De la langue comme chair du deuxième microcosme, et comme fondation des mondes .

(Von Stuck - Bethsabée, 1912)



Abraham Abulafia, épitre des sept voies, éditions de l'éclat . (http://www.lyber-eclat.net/lyber/aboulafia/epitre-preface.html)


On sait que les lettres de notre alphabet peuvent être classées en individus, espèces et genres . Les individus, quant à eux, sont perçus et conçus par l'œil comme étant composés de matière et de forme au moment où ils se trouvent écrits . Leur lieu est symboliquement le support où ils ont été gravés, leur matière est l'encre, la forme des lettres étant, quant à elles, leur configuration . L'agent est le scribe qui les écrit et les dessine sur le support ; il informe ainsi diversement la matière-encre mentionnée qui est la matière première, et la matière proche de toutes les lettres . Sachant que toute matière est une, tandis que les formes, multiples, s'y succèdent, la matière encre est ainsi prête à recevoir toute forme . Le calame est lui, l'instrument intermédiaire entre l'agent et l'agi, et par son moyen, la forme de la lettre sera plus ou moins correcte en fonction à la fois des aptitudes de l'agent, de la qualité du support, de celle de l'encre et du calame lui-même . La matière-encre, elle même composée de multiples matières, devient à son tour la matière des lettres . Elle est noire d'apparence, encore qu'elle eut pu prendre d'autres aspects ; et ce n'est que parce que le support est blanc qu'elle même est noire – il en est ainsi des contraires, l'excellence de l'un exaltant celle de l'autre .


Il en est de l'encre comme de la liqueur séminale porteuse des formes humaines, matière de tout homme – nous ne parlerons que de ce dernier et nous laisserons de côté les autres êtres vivants (…)


Du sang de l'homme, il est dit : « car le sang, c'est l'âme » (Deut. XII, 23) ; il est dit encore : car c'est le sang qui fait expiation pour l'âme » (Lev. XVII, 11) . L'âme et le sang sont donc des termes synonymes . Le sang dont il est question ici est d'abord féminin ; il est d'apparence et de couleur rouge – bien qu'il puisse changer de couleur comme il peut changer de nature . Il constitue pour moitié la matière de l'homme . C'est un autre sang, masculin cette fois et de couleur blanche, qui en constitue la seconde moitié . Tout deux sont appelés sangs menstruels, ou cycliques, en ce sens qu'ils errent hors de leur lieu pour revêtir des formes nouvelles (…)
[Les teintures visibles sont toujours des signes des puissances invisibles - J. Böhme ].


Lorsque ces deux sangs se réunissent, leur conjonction est scellée du nom d'El–Shaddaï . (…) A toute conjonction qui marque un commencement il est un sang qui lui est propre . Ce sang est le Nom (donné à Dieu) .


Shaddaï a la même valeur numérique que Metatron . Metatron, ange de la Face, dont les initiales font Moïse, et en ordre inverse le Nom .


Je suis apparu à Abraham, Isaac et Jacob comme El Shaddaï, et mon Nom (tétragrammatique) je ne leur ait pas fait connaître . Exode VI, 3 .

● **DONNÉES FOURNIES**

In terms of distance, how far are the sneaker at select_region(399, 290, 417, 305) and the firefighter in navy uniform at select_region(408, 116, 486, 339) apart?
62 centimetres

● **CONSIGNE**
Rédigez la suite du texte consacré aux lettres, à l'encre et au sang, en reprenant après la citation de l'Exode qui le clôt.

● **RÉSULTAT**
Seul celui qui a percé le mystère du Nom terrible pourra comprendre tout cela
.


Ce texte est un texte sur l'aube . A l'Aube se produit la conjonction qui produit l'Aube, le commencement d'un monde . Bethsabée était destinée à David depuis les six jours de la Genèse . La langue est le signe, et le vestige d'un commencement . Les sangs, ou souffle du langage sont cycliques, menstruels, parce qu'ils errent et qu'ils prennent des formes nouvelles . Chaque cycle est une théophanie ; toujours se perpétue, coulant des eaux du fleuve céleste, le flot versicolore de la Grâce – et aussi, comme la beauté est dans l'œil de celui qui regarde, on peut répéter avec Héraclite : à ceux qui se baignent dans les mêmes fleuves, autres et autres coulent les eaux .


Abulafia dit : Elle est noire d'apparence, encore qu'elle eut pu prendre d'autres aspects ; et ce n'est que parce que le support est blanc qu'elle même est noire – il en est ainsi des contraires, l'excellence de l'un exaltant celle de l'autre .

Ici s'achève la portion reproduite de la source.